Il che è naturalmente il vero terrore profondo, non certo da ieri ma sempre più vivo ogni ora da mesi, di quanti con la gestione e l’organizzazione dell’evento hanno quotidianamente a che fare. «Ogni giorno che passa — ha scritto Maroni in un tweet — è un giorno perso senza motivo. Se passano ancora due settimane rischiamo di non completare le opere entro il 30 di aprile». Invio.
«Lo dico non avendo responsabilità diretta in questo — ha poi aggiunto il governatore ai cronisti — essendo la responsabilità del commissario di governo.
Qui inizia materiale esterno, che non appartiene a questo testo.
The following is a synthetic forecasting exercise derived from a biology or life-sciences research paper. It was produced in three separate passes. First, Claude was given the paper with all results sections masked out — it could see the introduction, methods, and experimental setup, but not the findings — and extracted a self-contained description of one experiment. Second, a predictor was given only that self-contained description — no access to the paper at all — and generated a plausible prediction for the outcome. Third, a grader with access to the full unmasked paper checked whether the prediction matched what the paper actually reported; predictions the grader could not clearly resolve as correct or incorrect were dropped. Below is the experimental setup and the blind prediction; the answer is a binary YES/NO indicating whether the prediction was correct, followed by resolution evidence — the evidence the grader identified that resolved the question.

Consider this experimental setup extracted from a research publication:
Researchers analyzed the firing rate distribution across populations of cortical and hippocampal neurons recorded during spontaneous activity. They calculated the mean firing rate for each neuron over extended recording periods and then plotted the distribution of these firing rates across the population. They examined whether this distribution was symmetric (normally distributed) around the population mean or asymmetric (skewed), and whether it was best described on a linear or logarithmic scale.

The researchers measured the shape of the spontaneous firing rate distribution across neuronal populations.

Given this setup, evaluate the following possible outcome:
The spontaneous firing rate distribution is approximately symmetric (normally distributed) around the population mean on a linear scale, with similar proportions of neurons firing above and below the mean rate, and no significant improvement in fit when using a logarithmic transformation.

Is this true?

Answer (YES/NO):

Ma lo dico con preoccupazione, perché i tempi sono questi». Maroni ha ricordato in particolare che è passato un mese da quando, giusto l’11 maggio scorso all’indomani degli arresti sulla mini cupola che ha cercato di pilotare alcuni appalti di Expo, il premier Matteo Renzi aveva annunciato poteri speciali a Raffaele Cantone quale commissario anticorruzione: «Ancora una volta invito il governo a darsi una mossa altrimenti siamo qui bloccati. Expo è bloccata, il commissario è bloccato, i lavori sono bloccati. E francamente non trovo un motivo per cui questo nodo non venga sciolto».
Le due repliche più dirette gli arrivano in serata. Una da Shanghai, dettata alle agenzie giustappunto da Renzi: «Invece di fare polemiche sterili Maroni rifletta sulle responsabilità della Lombardia». L’altra dal Circolo milanese degli Artisti dove è il ministro della Giustizia, Andrea Orlando, intervenendo alla Festa dei Giovani Turchi del Pd a dire «penso che Maroni debba star tranquillo: magari se si fosse agitato così prima si sarebbe evitato di dover mandare Cantone dopo».
Ora, che a Milano ci siano state delusione e anche un filo di rabbia dopo l’ennesimo rinvio del decreto (non solo quello per i poteri a Cantone, ma anche per tutti gli altri articoli che dovrebbero mettere Expo in sicurezza) non è un mistero. Già venerdì scorso si erano lamentati tanto Maroni quanto il sindaco Pisapia. I ministri milanesi della partita, Maurizio Martina e Maurizio Lupi, non avevano commentato lasciando trapelare qualche imbarazzo.
Ma dire che si rischia di non arrivare in tempo per il 30 aprile 2015 significa far dubitare sulla situazione del cantiere. Situazione che domenica scorsa rispondendo in tivù alle domande di Lucia Annunziata, il commissario Sala aveva così riassunto: «Abbiamo fatto sabato una riunione operativa con l’ingegner Rettighieri (l’uomo della Tav chiamato a sostituire Angelo Paris, arrestato nell’ambito dell’inchiesta sulla corruzione, ndr ), abbiamo esaminato intervento per intervento e siamo nei tempi previsti dalla nostra tabella».
Nell’ultimo mese, infatti, in cantiere le ruspe e gli uomini non si sono fermati: si continuano a scavare le fondazioni dei Paesi stranieri che ne hanno fatto richiesta, si procede con gli interventi sull’ossatura del sito e sui padiglioni speciali.
Per questo l’uscita di Maroni ha creato malumori anche nella società. E, dopo giri vorticosi di telefonate, è arrivato l’altolà firmato dal ministro con deleghe su Expo, Maurizio Martina, che prima invita Maroni a «evitare polemiche inutili e concentrarsi sulle cose da fare» e poi continua: «Il governo sta facendo la sua parte fino in fondo e vuole affrontare anche le prossime scelte facendo presto e, soprattutto, facendo bene». Gli fa eco il coordinatore lombardo Alessandro Alfieri, che sollecita il governatore a occuparsi delle cose che gli competono e a «recuperare un po’ di attivismo padano perché lo scaricabarile non serve a nessuno».
Ma dalla Regione non arriva nessun ripensamento. «Essere buonisti col governo non ha dato risultati», fanno sapere. Ribadendo quello che dalle agenzie era chiaro: l’obiettivo di Maroni non è la società Expo, bensì Roma.
Dove la conferenza dei capigruppo di Palazzo Madama, nel frattempo, ha deciso a maggioranza di rinviare al 24 giugno, in attesa del provvedimento del Governo, l’approdo in Senato del Ddl anticorruzione. Peccato, sarebbe stato in calendario questa settimana.